Aufgabenstellung: Zitieren Sie die Buchbesprechung über Fritzi Massary vollständig und wortgetreu.

Textauszug:

╔══

Fritzi Massary

Die beiden besten CD-Publikationen mit den Highlights der Massary

Fritzy Massary, das Zentralgestirn der Operette

Dem Vergessen entrissen von Carola Stern


Carola Stern: Die Sache, die man Liebe nennt. Das Leben der Fritzi Massary. Rowohlt. Berlin 1998, 378 S.

 

Viel ist über sie geschrieben, getrascht und geklatscht worden. Aber noch nie ist die Geschichte der Allerwelts-Soubrette aus Wien, die im Spree-Athen eine beispiellose Karriere als „Kaiserin“ der Operette machte, richtig erzählt worden. Auch bei Carola Stern weiß man nicht, was Fiktion, was Wahrheit ist, ebensoweig wie vor  ihr in den beiden einzigen Büchern über die Massary von Oscar Bie (1920) und Otto Scheidereit (1970). Es macht aber nichts, denn das Buch der Stern liest sich unterhaltsam, interessant und erhebt nicht den Anspruch, ein Werk historisch genauer Dokumentation zu sein. Vielmehr schreibt die Autorin schon im Vorwort - frei nach dem titelgebenden Motto aus einem Brief Ludwig Marcuses, in dem er der Massary das große Kompliment machte, sie sei das Zentralgestirn jener „Sache, die man Liebe nennt“ - ihr Buch sei die Verwirklichung eines Kindheitstraums: In „Fritzis Operettenwelt“ einzutauchen, den betörenden „exotischen Flitter-glanz und farbenprächtigen Kitsch“ ihres Lebens noch einmal aufleben, ihre „Welt noch einmal leuchten“ zu lassen.

╚══

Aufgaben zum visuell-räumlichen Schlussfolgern
╔══

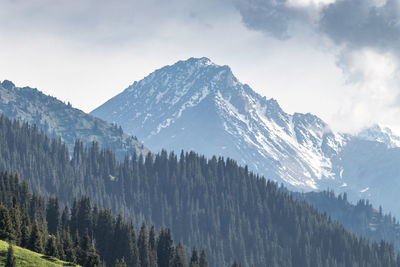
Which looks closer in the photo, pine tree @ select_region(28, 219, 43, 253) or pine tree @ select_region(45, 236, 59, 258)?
pine tree @ select_region(45, 236, 59, 258)

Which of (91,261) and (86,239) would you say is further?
(86,239)

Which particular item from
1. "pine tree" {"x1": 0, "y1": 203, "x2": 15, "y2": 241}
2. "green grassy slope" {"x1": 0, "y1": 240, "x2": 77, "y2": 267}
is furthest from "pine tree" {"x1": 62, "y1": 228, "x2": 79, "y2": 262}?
"green grassy slope" {"x1": 0, "y1": 240, "x2": 77, "y2": 267}

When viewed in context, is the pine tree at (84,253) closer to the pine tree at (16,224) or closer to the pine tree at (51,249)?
the pine tree at (16,224)

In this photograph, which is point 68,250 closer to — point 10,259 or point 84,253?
point 84,253

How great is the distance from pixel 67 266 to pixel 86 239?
4111 cm

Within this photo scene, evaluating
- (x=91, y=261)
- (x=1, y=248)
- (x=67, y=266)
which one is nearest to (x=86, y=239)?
(x=91, y=261)

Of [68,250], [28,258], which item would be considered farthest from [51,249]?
[28,258]

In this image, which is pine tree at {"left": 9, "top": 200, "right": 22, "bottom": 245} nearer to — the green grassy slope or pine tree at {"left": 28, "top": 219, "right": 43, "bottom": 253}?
pine tree at {"left": 28, "top": 219, "right": 43, "bottom": 253}

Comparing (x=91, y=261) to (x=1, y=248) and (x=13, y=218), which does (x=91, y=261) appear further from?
(x=1, y=248)

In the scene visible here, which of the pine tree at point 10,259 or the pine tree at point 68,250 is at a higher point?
the pine tree at point 68,250

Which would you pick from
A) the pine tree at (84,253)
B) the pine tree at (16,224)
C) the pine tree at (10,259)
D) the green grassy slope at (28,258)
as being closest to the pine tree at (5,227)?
the pine tree at (16,224)

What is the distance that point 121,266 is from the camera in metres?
165

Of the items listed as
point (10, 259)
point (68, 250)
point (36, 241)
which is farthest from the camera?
point (68, 250)

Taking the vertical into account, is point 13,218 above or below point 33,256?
above
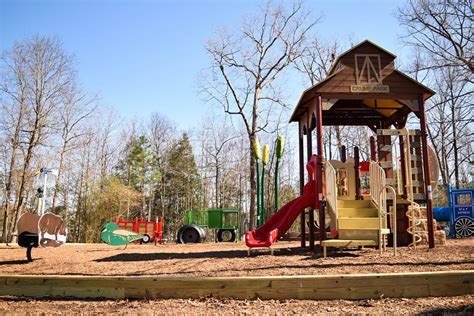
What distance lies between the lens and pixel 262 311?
4383mm

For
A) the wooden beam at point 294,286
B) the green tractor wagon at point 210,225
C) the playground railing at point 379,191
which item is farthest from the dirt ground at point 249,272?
the green tractor wagon at point 210,225

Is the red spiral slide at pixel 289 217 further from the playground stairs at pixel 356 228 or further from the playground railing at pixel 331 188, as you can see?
the playground stairs at pixel 356 228

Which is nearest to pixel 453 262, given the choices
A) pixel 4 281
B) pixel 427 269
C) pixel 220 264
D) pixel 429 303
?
pixel 427 269

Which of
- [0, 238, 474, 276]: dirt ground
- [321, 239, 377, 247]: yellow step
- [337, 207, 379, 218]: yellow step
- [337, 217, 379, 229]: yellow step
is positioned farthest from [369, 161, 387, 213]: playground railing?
[0, 238, 474, 276]: dirt ground

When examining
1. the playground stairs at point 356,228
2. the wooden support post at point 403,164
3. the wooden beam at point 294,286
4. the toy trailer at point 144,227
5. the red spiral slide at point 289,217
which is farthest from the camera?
the toy trailer at point 144,227

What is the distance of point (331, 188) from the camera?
8883 millimetres

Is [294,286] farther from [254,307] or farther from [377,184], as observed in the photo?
[377,184]

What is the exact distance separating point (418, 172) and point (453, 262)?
3.67 meters

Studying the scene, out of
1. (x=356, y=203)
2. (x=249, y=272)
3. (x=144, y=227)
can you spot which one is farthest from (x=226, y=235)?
(x=249, y=272)

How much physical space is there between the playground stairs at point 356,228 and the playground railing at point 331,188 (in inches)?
11.1

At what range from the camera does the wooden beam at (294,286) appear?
15.4 ft

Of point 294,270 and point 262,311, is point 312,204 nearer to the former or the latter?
point 294,270

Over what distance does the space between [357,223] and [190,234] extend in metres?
13.9

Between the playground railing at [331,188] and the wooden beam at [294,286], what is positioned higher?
the playground railing at [331,188]
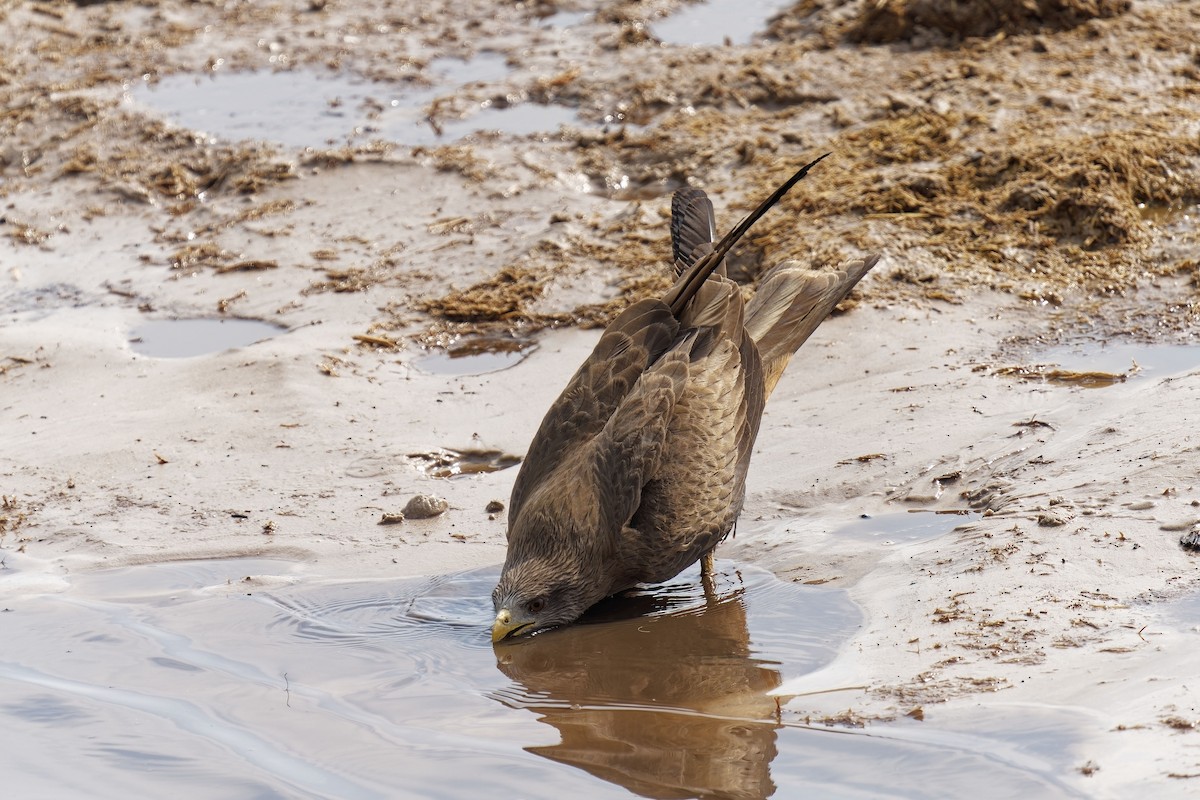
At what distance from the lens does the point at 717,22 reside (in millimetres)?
12445

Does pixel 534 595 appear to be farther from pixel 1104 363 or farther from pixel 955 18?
pixel 955 18

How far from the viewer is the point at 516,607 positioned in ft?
16.1

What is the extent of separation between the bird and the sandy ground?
1.77 ft

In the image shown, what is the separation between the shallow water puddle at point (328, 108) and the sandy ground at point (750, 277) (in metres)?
0.25

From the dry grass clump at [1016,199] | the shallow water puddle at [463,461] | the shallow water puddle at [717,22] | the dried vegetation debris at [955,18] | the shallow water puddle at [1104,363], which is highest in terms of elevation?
the dried vegetation debris at [955,18]

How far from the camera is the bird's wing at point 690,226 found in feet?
19.1

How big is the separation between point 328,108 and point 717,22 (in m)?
3.74

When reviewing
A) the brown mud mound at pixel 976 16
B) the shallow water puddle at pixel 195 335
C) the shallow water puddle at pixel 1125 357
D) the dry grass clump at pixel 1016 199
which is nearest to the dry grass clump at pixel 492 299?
the shallow water puddle at pixel 195 335

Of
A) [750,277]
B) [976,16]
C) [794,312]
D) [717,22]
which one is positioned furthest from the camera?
[717,22]

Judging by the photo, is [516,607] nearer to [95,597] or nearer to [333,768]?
[333,768]

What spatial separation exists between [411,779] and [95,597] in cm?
211

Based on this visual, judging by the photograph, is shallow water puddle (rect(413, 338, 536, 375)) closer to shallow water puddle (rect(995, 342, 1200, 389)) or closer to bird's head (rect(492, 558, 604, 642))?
bird's head (rect(492, 558, 604, 642))

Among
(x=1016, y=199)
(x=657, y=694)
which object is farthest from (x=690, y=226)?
(x=1016, y=199)

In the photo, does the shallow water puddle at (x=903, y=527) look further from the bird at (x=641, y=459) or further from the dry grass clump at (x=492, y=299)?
the dry grass clump at (x=492, y=299)
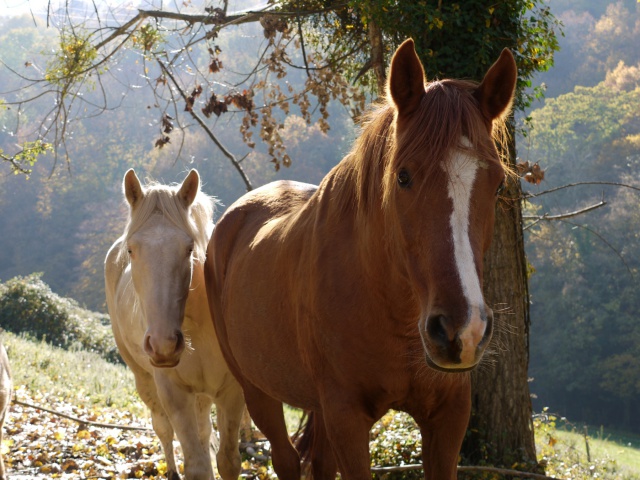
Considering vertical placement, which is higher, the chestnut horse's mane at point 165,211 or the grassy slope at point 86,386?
the chestnut horse's mane at point 165,211

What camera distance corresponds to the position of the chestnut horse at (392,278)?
226 cm

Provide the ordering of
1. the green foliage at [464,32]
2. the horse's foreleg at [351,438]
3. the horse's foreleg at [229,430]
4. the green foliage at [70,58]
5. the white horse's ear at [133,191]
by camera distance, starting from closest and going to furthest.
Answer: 1. the horse's foreleg at [351,438]
2. the white horse's ear at [133,191]
3. the horse's foreleg at [229,430]
4. the green foliage at [464,32]
5. the green foliage at [70,58]

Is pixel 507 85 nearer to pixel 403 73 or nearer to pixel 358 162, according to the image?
pixel 403 73

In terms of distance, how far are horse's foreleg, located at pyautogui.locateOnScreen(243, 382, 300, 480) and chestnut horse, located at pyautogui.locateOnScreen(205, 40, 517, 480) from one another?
25cm

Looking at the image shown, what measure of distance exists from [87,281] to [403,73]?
4469 centimetres

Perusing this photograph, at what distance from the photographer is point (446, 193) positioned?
7.57ft

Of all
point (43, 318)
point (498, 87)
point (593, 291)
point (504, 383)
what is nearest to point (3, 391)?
point (504, 383)

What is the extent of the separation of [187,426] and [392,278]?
224cm

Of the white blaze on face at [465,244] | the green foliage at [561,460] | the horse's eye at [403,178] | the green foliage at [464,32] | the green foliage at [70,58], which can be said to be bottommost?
the green foliage at [561,460]

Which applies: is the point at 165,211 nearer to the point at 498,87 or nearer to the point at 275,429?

╚══

Lösung:
Fritzi Massary

Die beiden besten CD-Publikationen mit den Highlights der Massary

Fritzy Massary, das Zentralgestirn der Operette

Dem Vergessen entrissen von Carola Stern


Carola Stern: Die Sache, die man Liebe nennt. Das Leben der Fritzi Massary. Rowohlt. Berlin 1998, 378 S.

 

Viel ist über sie geschrieben, getrascht und geklatscht worden. Aber noch nie ist die Geschichte der Allerwelts-Soubrette aus Wien, die im Spree-Athen eine beispiellose Karriere als „Kaiserin“ der Operette machte, richtig erzählt worden. Auch bei Carola Stern weiß man nicht, was Fiktion, was Wahrheit ist, ebensoweig wie vor  ihr in den beiden einzigen Büchern über die Massary von Oscar Bie (1920) und Otto Scheidereit (1970). Es macht aber nichts, denn das Buch der Stern liest sich unterhaltsam, interessant und erhebt nicht den Anspruch, ein Werk historisch genauer Dokumentation zu sein. Vielmehr schreibt die Autorin schon im Vorwort - frei nach dem titelgebenden Motto aus einem Brief Ludwig Marcuses, in dem er der Massary das große Kompliment machte, sie sei das Zentralgestirn jener „Sache, die man Liebe nennt“ - ihr Buch sei die Verwirklichung eines Kindheitstraums: In „Fritzis Operettenwelt“ einzutauchen, den betörenden „exotischen Flitter-glanz und farbenprächtigen Kitsch“ ihres Lebens noch einmal aufleben, ihre „Welt noch einmal leuchten“ zu lassen.